• What the task asks: Your answer must be an exact copy of the records below, minus the pictures.

• Information:
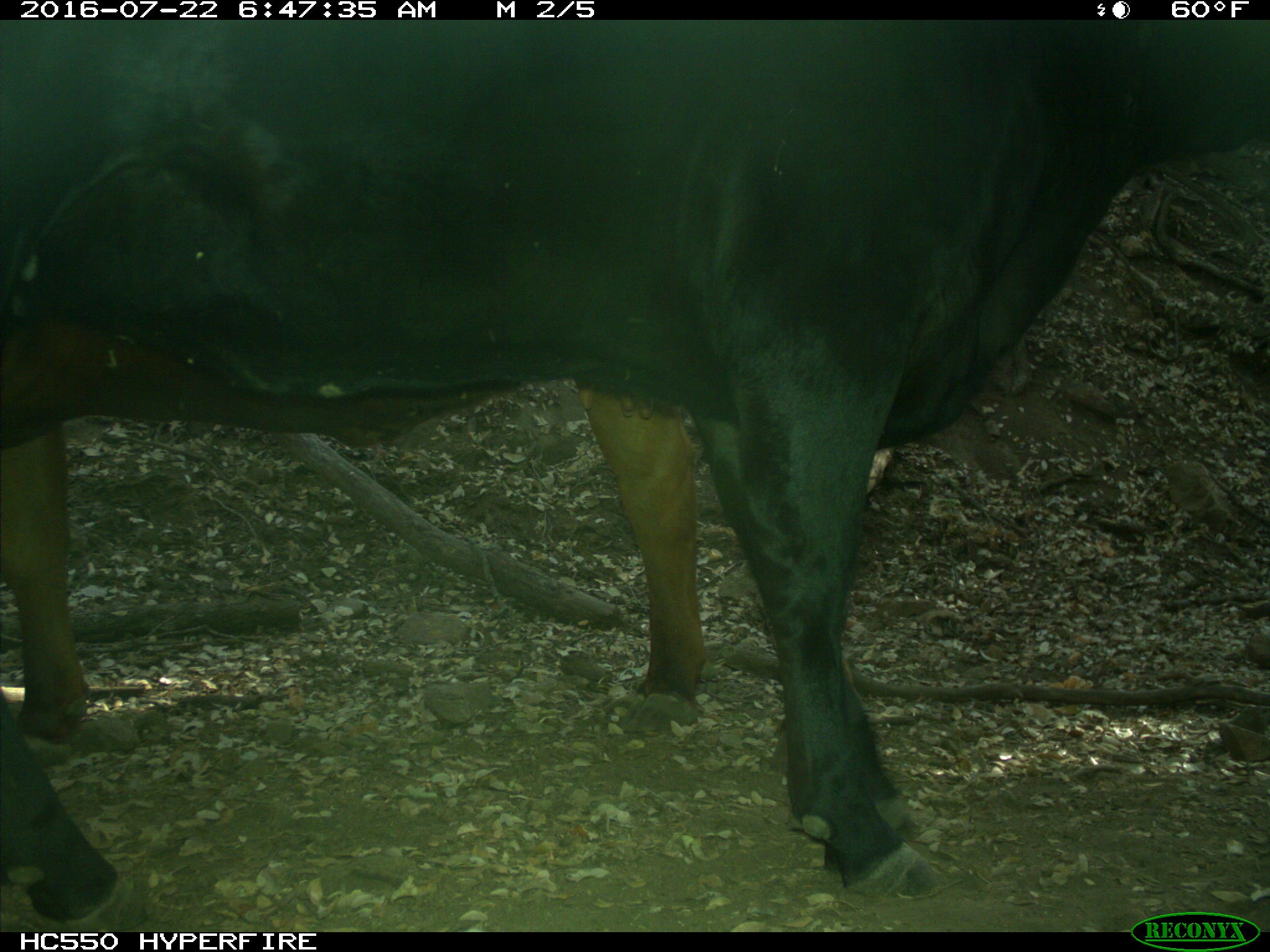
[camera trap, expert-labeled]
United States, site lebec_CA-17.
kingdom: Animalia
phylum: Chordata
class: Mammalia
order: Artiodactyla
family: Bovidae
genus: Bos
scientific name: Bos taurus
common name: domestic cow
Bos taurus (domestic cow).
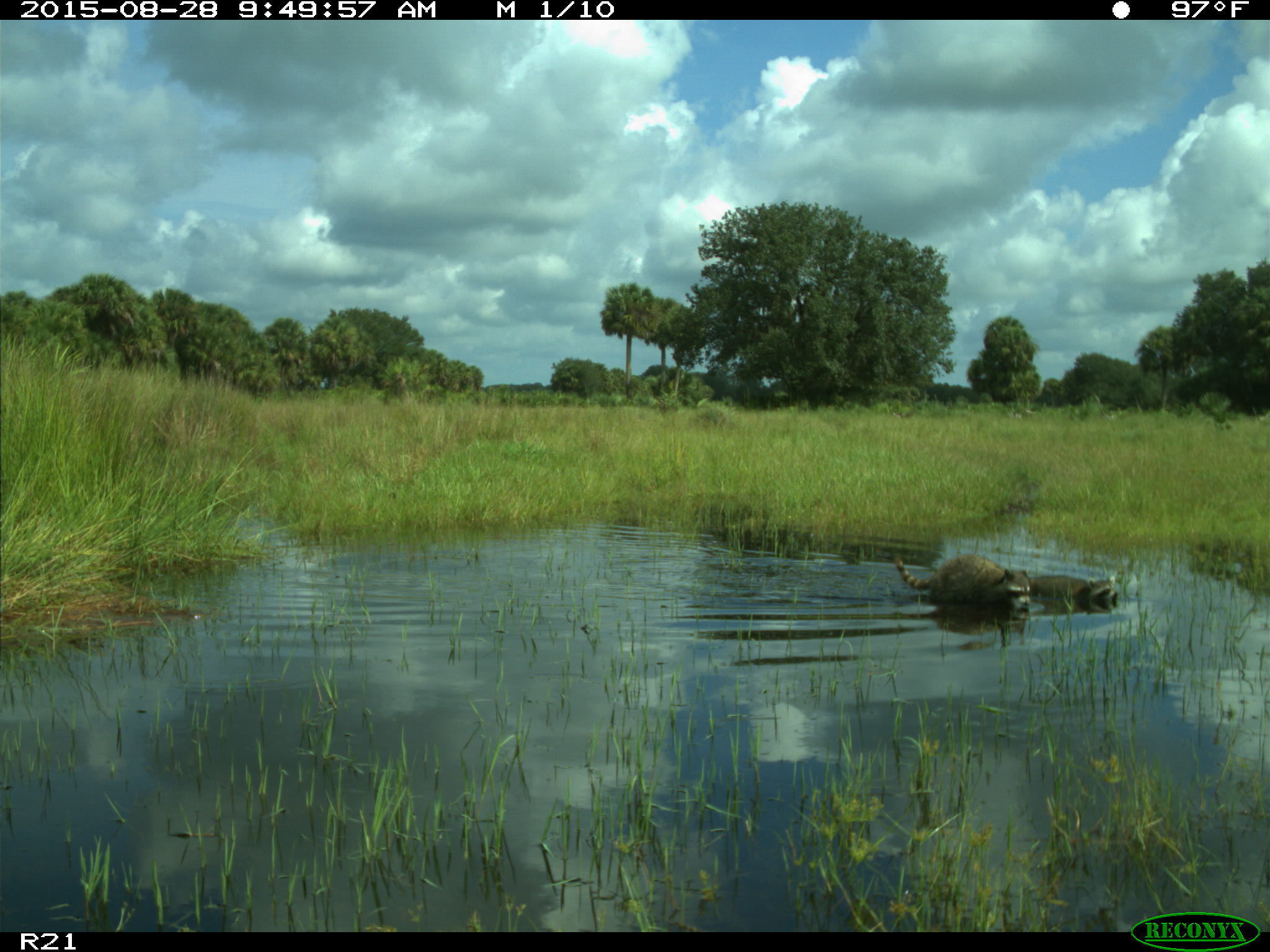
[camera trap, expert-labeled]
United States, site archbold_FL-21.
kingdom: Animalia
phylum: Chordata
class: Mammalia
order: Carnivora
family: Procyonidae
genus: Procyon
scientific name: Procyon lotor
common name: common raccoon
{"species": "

• Expected output:
[camera trap, expert-labeled]
United States, site lebec_CA-17.
kingdom: Animalia
phylum: Chordata
class: Mammalia
order: Artiodactyla
family: Bovidae
genus: Bos
scientific name: Bos taurus
common name: domestic cow
Bos taurus (domestic cow).
[camera trap, expert-labeled]
United States, site archbold_FL-21.
kingdom: Animalia
phylum: Chordata
class: Mammalia
order: Carnivora
family: Procyonidae
genus: Procyon
scientific name: Procyon lotor
common name: common raccoon
{"species": "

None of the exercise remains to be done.